[start Document excerpt]

SECTION 6. Restrictive Covenant. From and after the date hereof, and
for a one (1) year period following the termination of
6
the Employment Period, or for a one (1) year period following the termination of
Xxxxxxx'x employment hereunder if earlier, Xxxxxxx shall be prohibited from
competing in the United States with the business of USA as presently or as
hereinafter conducted, including but not limited to the ownership and licensing
of credit card activated control systems in the vending, copying, debit card, or
personal computer industries. For the purposes hereof, the term "competing"
shall mean acting, directly or indirectly, as a partner, principal, stockholder,
joint venturer, associate, independent contractor, creditor of, consultant,
trustee, lessor to, sublessor to, employee or agent of, or to have any other
involvement with, any person, firm, corporation, or other business organization
which is engaged in the businesses described in this Section.
SECTION 7. Remedies. Xxxxxxx acknowledges that any breach by him of the
obligations set forth in Sections 5 or 6 hereof would substantially and
materially impair and irreparably harm USA's business and goodwill; that such
impairment and harm would be difficult to measure; and, therefore, total
compensation in solely monetary terms would be inadequate. Consequently, Xxxxxxx
agrees that in the event of any breach or any threatened breach by Xxxxxxx of
any of the provisions of Section 5 or 6 hereof, USA shall be entitled in
addition to monetary damages or other remedies, to equitable relief, including
injunctive relief, and to the payment by Xxxxxxx of all costs and expenses
incurred by USA in enforcing the provisions thereof, including attorneys' fees.
The remedies
7
granted to USA in this Agreement are cumulative and are in addition to remedies
otherwise available to USA at law or in equity.

[end Document excerpt]
[start Data supplied]

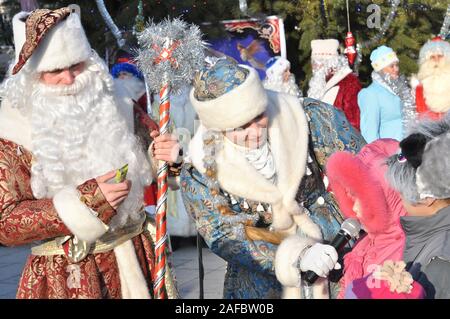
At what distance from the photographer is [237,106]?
11.6 ft

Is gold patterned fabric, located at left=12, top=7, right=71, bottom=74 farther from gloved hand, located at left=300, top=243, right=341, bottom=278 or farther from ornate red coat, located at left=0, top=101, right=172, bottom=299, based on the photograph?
gloved hand, located at left=300, top=243, right=341, bottom=278

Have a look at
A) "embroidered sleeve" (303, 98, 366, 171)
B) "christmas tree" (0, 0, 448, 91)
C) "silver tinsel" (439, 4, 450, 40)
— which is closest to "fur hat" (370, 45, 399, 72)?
"christmas tree" (0, 0, 448, 91)

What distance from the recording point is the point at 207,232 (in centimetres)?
367

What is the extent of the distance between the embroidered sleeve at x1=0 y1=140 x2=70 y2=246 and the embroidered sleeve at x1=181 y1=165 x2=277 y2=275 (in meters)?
0.58

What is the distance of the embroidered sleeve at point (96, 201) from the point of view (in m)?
3.57

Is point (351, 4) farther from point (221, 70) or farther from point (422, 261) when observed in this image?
point (422, 261)

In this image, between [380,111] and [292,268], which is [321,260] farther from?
[380,111]

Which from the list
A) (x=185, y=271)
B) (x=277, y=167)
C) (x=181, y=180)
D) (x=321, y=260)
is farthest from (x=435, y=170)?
(x=185, y=271)

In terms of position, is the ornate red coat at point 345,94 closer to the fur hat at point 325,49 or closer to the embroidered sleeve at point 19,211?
the fur hat at point 325,49

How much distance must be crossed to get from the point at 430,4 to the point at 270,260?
9.79 m

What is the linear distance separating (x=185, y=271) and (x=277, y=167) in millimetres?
4106

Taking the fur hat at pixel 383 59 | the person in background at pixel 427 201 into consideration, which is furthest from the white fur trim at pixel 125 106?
the fur hat at pixel 383 59

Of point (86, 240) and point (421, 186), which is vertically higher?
point (421, 186)

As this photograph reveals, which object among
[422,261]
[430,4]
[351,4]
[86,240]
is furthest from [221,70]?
[430,4]
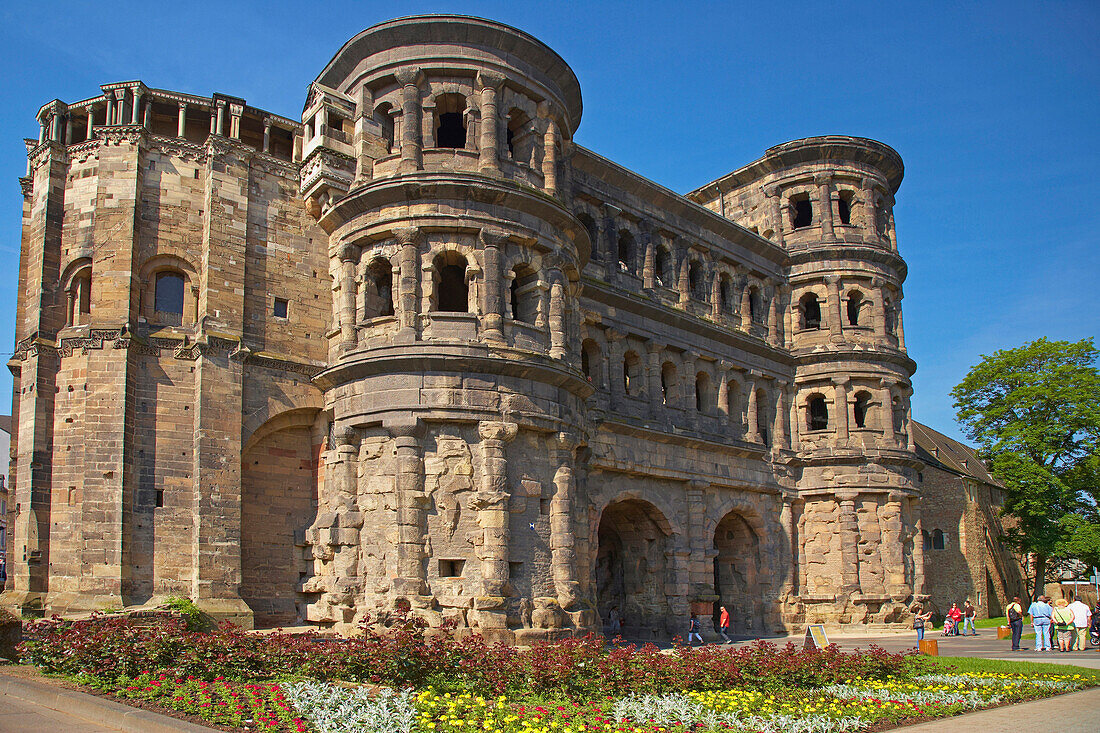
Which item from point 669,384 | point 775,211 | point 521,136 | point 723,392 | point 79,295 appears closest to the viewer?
point 79,295

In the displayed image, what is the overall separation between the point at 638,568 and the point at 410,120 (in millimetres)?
14342

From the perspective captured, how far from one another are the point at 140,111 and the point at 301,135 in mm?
3821

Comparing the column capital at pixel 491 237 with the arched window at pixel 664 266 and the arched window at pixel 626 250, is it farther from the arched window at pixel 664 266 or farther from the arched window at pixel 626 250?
the arched window at pixel 664 266

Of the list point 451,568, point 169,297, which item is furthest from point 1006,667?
point 169,297

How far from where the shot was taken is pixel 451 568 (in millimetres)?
18938

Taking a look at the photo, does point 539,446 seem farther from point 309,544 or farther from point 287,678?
point 287,678

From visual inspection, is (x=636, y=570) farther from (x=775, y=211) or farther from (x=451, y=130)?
(x=775, y=211)

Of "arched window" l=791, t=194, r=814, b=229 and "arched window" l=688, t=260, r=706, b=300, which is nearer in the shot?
"arched window" l=688, t=260, r=706, b=300

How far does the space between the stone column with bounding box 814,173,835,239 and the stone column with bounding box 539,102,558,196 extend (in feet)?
47.9

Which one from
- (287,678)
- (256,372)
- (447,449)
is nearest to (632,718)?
(287,678)

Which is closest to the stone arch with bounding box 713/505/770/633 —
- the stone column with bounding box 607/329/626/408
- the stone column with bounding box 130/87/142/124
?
the stone column with bounding box 607/329/626/408

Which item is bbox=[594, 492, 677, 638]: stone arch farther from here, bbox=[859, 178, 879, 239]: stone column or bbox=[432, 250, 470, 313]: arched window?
bbox=[859, 178, 879, 239]: stone column

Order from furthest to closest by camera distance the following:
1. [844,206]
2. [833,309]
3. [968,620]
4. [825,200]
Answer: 1. [844,206]
2. [825,200]
3. [833,309]
4. [968,620]

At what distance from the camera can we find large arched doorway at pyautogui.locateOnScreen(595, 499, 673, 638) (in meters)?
26.2
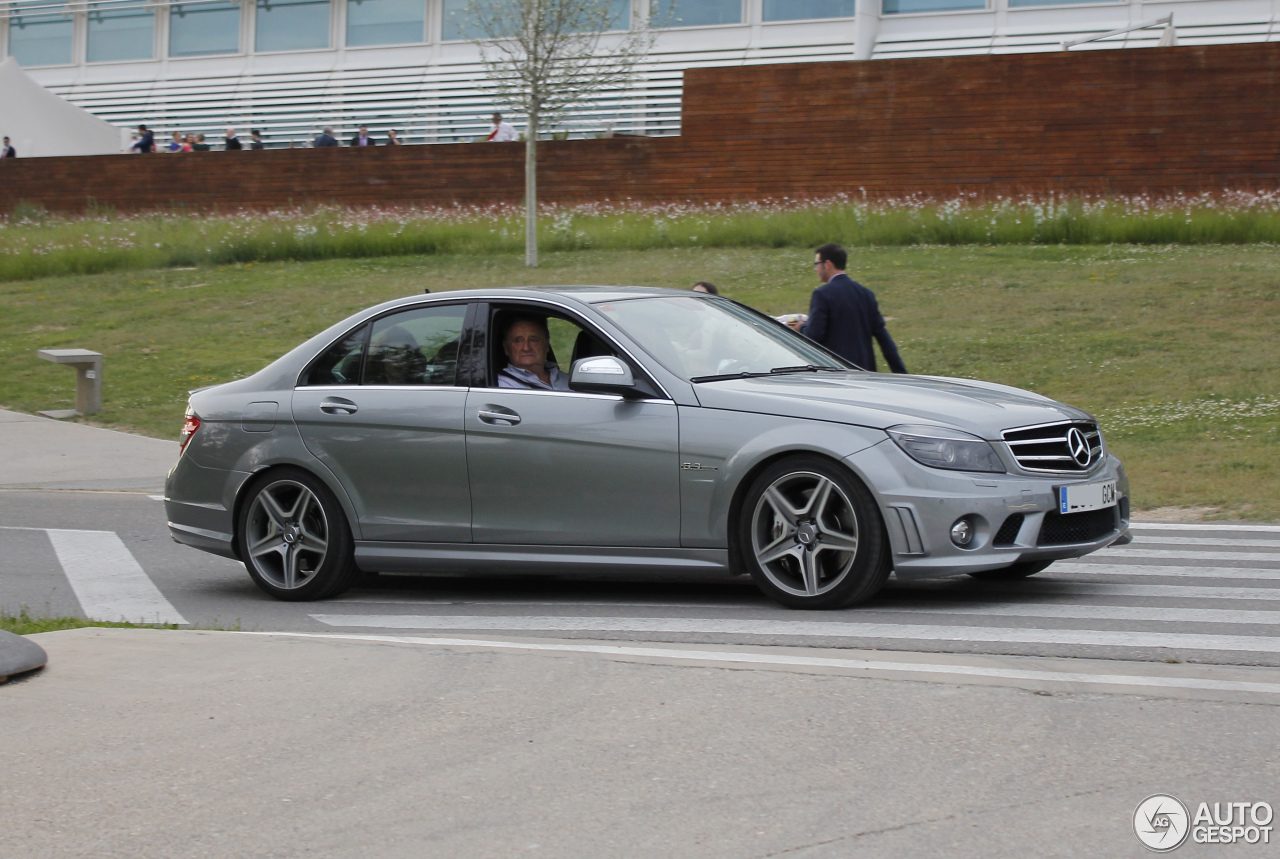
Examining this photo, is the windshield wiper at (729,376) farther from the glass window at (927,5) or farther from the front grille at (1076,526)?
the glass window at (927,5)

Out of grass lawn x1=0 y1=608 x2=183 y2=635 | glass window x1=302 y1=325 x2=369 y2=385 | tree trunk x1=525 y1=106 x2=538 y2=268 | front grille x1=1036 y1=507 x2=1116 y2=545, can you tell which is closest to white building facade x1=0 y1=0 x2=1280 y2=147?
tree trunk x1=525 y1=106 x2=538 y2=268

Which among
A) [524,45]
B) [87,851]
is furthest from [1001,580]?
[524,45]

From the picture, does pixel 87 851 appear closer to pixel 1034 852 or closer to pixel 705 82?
pixel 1034 852

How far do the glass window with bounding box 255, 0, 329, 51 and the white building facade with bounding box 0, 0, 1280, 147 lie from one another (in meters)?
0.04

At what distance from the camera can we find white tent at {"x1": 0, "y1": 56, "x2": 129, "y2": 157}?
44625mm

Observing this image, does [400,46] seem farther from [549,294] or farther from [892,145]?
[549,294]

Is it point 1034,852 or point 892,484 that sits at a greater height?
point 892,484

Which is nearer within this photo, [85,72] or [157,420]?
[157,420]

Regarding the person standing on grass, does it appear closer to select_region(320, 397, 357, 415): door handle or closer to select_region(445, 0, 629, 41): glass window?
select_region(320, 397, 357, 415): door handle

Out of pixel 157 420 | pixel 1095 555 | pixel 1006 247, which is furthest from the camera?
pixel 1006 247

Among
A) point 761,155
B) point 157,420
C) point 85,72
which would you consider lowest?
point 157,420

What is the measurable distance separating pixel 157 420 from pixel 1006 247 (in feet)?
44.1

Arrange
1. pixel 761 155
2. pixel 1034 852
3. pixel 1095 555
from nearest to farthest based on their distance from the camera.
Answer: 1. pixel 1034 852
2. pixel 1095 555
3. pixel 761 155

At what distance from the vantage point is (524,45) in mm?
26719
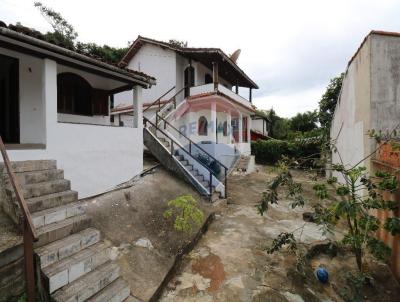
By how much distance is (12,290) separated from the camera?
304cm

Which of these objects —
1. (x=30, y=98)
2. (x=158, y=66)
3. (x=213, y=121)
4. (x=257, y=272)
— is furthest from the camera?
(x=158, y=66)

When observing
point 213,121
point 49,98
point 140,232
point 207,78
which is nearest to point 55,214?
point 140,232

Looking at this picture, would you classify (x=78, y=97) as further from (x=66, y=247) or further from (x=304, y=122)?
(x=304, y=122)

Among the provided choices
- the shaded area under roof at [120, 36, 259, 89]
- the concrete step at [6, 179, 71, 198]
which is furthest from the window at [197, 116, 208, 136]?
the concrete step at [6, 179, 71, 198]

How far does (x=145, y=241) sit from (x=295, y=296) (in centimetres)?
303

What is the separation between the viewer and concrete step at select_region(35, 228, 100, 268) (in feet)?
10.5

[end Data supplied]

### Task requirements
Reproduce the agreement excerpt verbatim, starting at "SECTION 7. Remedies." and continuing down to "or in equity.". Rely solely on the agreement excerpt when completing each task.

### Correct result
SECTION 7. Remedies. Xxxxxxx acknowledges that any breach by him of the
obligations set forth in Sections 5 or 6 hereof would substantially and
materially impair and irreparably harm USA's business and goodwill; that such
impairment and harm would be difficult to measure; and, therefore, total
compensation in solely monetary terms would be inadequate. Consequently, Xxxxxxx
agrees that in the event of any breach or any threatened breach by Xxxxxxx of
any of the provisions of Section 5 or 6 hereof, USA shall be entitled in
addition to monetary damages or other remedies, to equitable relief, including
injunctive relief, and to the payment by Xxxxxxx of all costs and expenses
incurred by USA in enforcing the provisions thereof, including attorneys' fees.
The remedies
7
granted to USA in this Agreement are cumulative and are in addition to remedies
otherwise available to USA at law or in equity.